At the same time, the world is in urgent need of clean energy sources. Hydrogen is often touted as a promising fuel because it can be burned like oil or gas, but it does not release planet-warming carbon dioxide (CO2). The trouble is, there are no easily extractable sources of pure hydrogen available on Earth. If we want to use it, we need to make it.
To solve both of these problems, chemical engineers are exploring various ways of transforming plastic waste into clean hydrogen. Two methods that have gained significant attention in recent years are pyrolysis and gasification.
Pyrolysis heats plastics in an oxygen-free environment, breaking them down into oil, char, and gases (including hydrogen). The process produces relatively low carbon emissions, but it only works well with certain types of plastic and therefore requires extensive sorting and refining.
Gasification works differently, partially oxidizing plastics at much higher temperatures to produce a mixture of hydrogen, carbon monoxide, and hydrocarbons. Because gasification can handle mixed plastics without extensive sorting, it’s generally considered a more cost-effective approach, but the high pressures and extreme temperatures it requires make it highly energy-intensive, resulting in substantial CO2 emissions.
To eliminate these drawbacks, this new study proposes using alkaline thermal treatment to recycle mixed plastic waste instead. The authors adapted their ATT process from a method that Kim had developed with Ah-Hyung “Alissa” Park, a chemical and biomolecular engineering professor at the University of California, Los Angeles. They designed the original process to convert biomass such as seaweed into hydrogen in a carbon-neutral way but wondered if a similar approach could prove useful for mixed plastic recycling as well.
A cleaner conversion
In the lab, Kim, Park, and their colleagues used the modified ATT to convert the three most common plastics—polyethylene terephthalate (PET), polyethylene (PE), and polypropylene (PP)—into high-purity hydrogen. ATT breaks down plastic by mixing it with sodium hydroxide (NaOH) and heating it. Thanks to the alkaline conditions provided by NaOH, it doesn’t require nearly as much heat as gasification.

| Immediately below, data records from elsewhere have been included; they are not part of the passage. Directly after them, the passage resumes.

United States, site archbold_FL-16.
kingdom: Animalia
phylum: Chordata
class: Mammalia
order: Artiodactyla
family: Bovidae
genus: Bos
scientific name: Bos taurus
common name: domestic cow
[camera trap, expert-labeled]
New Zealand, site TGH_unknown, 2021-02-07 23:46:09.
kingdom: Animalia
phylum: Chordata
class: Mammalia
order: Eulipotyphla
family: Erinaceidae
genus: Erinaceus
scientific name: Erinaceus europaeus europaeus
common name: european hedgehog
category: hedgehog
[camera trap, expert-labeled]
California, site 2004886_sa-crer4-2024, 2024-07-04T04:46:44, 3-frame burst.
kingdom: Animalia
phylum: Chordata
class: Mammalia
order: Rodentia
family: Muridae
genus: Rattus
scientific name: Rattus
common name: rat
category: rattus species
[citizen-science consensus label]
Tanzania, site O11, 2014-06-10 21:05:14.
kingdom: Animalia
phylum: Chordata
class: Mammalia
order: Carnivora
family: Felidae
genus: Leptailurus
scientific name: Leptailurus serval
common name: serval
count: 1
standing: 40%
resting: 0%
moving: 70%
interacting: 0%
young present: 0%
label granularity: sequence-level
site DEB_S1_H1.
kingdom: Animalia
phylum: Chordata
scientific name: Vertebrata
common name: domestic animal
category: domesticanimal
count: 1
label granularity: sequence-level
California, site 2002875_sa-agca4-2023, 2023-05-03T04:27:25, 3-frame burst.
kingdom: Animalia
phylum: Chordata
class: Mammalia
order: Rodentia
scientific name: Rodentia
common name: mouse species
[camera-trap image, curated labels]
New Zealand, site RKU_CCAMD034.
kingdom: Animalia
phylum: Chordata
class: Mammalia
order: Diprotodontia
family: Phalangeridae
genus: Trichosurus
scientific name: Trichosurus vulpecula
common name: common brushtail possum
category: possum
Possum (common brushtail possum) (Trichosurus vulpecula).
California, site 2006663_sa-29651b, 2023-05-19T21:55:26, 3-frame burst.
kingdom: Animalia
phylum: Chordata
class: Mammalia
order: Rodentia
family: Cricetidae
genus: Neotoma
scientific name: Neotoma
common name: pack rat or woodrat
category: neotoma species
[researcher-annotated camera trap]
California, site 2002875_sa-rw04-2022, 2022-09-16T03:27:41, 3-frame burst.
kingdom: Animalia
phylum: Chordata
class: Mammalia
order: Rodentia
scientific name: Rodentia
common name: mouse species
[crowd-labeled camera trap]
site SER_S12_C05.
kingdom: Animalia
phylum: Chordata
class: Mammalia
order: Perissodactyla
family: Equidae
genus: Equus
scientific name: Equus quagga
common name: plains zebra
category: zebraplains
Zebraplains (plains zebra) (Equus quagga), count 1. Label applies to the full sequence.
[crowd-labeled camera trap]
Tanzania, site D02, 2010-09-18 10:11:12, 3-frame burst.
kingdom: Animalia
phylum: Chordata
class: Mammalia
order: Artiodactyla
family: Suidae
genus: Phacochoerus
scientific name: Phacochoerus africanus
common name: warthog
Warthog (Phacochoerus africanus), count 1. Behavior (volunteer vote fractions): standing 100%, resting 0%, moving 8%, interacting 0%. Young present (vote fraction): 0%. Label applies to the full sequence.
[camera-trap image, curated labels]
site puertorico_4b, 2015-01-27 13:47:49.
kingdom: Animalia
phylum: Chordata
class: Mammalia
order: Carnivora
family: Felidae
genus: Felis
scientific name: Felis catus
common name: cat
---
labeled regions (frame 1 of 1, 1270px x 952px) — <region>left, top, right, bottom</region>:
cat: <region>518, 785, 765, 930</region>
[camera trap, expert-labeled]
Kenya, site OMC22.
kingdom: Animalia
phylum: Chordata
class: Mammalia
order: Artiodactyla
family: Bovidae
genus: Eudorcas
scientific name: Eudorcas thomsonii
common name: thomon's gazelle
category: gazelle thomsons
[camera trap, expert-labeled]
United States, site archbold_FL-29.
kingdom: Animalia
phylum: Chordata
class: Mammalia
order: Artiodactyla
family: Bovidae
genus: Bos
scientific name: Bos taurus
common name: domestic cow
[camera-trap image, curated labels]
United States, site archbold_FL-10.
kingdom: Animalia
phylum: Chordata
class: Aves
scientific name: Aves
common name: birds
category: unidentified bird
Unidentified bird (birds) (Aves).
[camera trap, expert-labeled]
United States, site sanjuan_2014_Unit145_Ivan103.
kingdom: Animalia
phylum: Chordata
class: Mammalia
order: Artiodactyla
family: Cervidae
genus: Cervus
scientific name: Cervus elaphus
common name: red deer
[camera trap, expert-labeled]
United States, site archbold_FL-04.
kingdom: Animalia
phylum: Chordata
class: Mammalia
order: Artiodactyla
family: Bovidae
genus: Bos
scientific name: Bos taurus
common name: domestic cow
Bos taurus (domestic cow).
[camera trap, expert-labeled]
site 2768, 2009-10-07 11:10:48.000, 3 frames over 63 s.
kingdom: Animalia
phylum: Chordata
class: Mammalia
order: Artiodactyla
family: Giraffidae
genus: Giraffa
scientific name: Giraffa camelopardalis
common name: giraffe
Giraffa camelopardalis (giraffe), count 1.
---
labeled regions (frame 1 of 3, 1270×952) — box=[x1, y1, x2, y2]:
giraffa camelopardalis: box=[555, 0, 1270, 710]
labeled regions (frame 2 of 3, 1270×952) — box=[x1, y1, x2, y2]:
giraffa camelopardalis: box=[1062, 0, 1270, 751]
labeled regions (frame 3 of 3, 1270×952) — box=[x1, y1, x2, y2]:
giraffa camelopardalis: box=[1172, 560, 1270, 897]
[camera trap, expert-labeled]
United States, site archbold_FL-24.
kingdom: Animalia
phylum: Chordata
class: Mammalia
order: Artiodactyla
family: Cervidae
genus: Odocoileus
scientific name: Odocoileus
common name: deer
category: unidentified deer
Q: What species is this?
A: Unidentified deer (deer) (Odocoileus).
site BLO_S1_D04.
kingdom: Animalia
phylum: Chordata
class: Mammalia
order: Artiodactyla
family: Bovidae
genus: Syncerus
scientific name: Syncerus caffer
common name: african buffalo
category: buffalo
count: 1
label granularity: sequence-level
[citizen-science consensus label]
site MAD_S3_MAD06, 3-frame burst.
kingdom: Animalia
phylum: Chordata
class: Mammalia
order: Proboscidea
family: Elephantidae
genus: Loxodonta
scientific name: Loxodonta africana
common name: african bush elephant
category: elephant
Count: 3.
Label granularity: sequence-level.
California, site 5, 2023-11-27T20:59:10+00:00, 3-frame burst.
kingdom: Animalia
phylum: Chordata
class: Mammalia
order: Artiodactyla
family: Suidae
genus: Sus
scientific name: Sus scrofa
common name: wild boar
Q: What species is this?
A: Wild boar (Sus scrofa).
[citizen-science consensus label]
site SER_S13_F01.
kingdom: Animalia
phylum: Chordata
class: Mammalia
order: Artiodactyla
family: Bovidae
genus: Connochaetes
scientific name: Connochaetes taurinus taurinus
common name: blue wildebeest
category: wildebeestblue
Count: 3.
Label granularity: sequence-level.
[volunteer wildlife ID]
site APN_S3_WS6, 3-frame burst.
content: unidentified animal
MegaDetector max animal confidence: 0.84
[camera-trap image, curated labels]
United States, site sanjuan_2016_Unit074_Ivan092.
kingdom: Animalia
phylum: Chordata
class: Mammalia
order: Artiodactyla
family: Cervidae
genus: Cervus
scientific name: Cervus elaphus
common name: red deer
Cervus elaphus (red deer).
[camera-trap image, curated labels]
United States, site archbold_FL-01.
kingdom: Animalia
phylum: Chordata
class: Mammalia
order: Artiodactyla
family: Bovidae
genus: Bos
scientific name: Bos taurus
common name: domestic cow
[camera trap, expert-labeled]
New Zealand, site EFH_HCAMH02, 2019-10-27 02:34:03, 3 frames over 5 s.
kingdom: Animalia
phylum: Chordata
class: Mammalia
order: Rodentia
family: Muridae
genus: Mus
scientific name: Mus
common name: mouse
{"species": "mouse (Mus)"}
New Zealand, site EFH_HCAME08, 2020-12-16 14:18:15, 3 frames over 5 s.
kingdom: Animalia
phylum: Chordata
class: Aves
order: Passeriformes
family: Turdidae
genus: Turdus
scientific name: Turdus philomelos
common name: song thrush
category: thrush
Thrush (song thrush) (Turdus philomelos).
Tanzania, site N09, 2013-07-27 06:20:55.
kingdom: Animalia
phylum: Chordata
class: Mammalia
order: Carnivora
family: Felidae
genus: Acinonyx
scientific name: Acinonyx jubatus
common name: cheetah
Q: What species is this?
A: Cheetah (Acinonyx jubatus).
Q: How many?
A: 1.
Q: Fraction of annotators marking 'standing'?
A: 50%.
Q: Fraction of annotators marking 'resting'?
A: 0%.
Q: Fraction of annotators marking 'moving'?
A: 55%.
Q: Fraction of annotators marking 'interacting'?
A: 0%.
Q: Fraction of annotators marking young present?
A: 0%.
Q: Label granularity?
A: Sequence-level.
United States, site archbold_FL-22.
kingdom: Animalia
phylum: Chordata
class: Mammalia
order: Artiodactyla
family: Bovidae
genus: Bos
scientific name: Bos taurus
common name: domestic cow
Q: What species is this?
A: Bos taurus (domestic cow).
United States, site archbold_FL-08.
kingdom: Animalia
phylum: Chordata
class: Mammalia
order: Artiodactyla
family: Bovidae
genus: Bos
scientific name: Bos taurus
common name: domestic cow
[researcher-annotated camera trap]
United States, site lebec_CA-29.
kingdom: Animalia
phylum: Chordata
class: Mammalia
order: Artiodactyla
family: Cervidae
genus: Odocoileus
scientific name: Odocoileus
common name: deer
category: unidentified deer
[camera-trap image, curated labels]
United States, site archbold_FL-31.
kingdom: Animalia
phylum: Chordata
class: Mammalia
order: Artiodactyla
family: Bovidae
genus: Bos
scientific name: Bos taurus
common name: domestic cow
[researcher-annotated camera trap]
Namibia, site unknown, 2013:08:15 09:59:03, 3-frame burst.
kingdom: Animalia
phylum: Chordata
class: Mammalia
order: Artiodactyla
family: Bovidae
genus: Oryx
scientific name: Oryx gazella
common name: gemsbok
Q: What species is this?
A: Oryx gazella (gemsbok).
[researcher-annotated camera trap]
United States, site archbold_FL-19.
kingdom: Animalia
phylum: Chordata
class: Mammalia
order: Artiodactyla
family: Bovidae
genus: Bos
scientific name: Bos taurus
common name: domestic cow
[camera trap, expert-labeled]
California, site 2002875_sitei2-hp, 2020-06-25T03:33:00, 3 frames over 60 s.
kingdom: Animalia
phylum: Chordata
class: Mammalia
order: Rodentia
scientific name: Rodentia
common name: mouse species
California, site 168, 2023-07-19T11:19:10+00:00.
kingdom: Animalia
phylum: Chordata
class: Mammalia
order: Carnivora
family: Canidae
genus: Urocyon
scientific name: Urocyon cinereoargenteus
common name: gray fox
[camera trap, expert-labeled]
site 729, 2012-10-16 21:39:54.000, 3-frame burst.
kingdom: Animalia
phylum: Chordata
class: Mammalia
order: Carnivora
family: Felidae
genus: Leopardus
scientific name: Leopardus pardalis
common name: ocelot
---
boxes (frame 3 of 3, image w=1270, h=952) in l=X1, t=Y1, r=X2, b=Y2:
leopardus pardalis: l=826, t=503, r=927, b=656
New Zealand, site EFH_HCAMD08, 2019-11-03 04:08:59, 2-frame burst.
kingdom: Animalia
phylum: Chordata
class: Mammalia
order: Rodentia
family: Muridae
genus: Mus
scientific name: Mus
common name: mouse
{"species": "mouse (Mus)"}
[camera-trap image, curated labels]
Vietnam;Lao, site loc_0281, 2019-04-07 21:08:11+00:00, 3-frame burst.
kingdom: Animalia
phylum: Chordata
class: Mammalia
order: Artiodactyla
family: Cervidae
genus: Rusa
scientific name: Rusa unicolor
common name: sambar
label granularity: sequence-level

At first, the process yielded significantly more hydrogen from PET than PE or PP. Those two plastics consist entirely of carbon-hydrogen bonds, so they are chemically inert under alkaline conditions. To solve that problem, the researchers briefly exposed PE and PP to mild heat and oxygen before the main reaction. This pre-treatment allowed all three plastics to decompose efficiently.
With this approach, the researchers produced hydrogen yields of 43.7, 51.9, and 30.2 millimoles of hydrogen gas per gram of PET, PE, and PP, respectively—yields that are comparable to those achieved by pyrolysis and gasification. What’s more, their post-reaction analysis showed that the reaction’s carbon emissions were negligible.
Julie Zimmerman, an endowed professor of chemical and environmental engineering and vice provost for planetary solutions at Yale University, said the study presents an “interesting and potentially important reaction concept,” but it’s too soon to say that it’s already a scalable, sustainable route for mixed-plastic conversion to clean hydrogen.
The researchers agree that optimizing the process and evaluating its economic viability will require further research. While the reaction produced negligible direct CO2 emissions, they will need to run a full life-cycle analysis to understand its overall carbon footprint, Kim said. The team also needs to develop an efficient way to recycle the sodium hydroxide reagent and test whether the method works with plastic waste that contains food residues, moisture, additives, and other contaminants.
While there is still much work to be done, the study marks an important step toward a more efficient and potentially cleaner way to convert plastic into hydrogen. As both trash and carbon emissions continue to accumulate, finding innovative solutions to these problems will only become more important.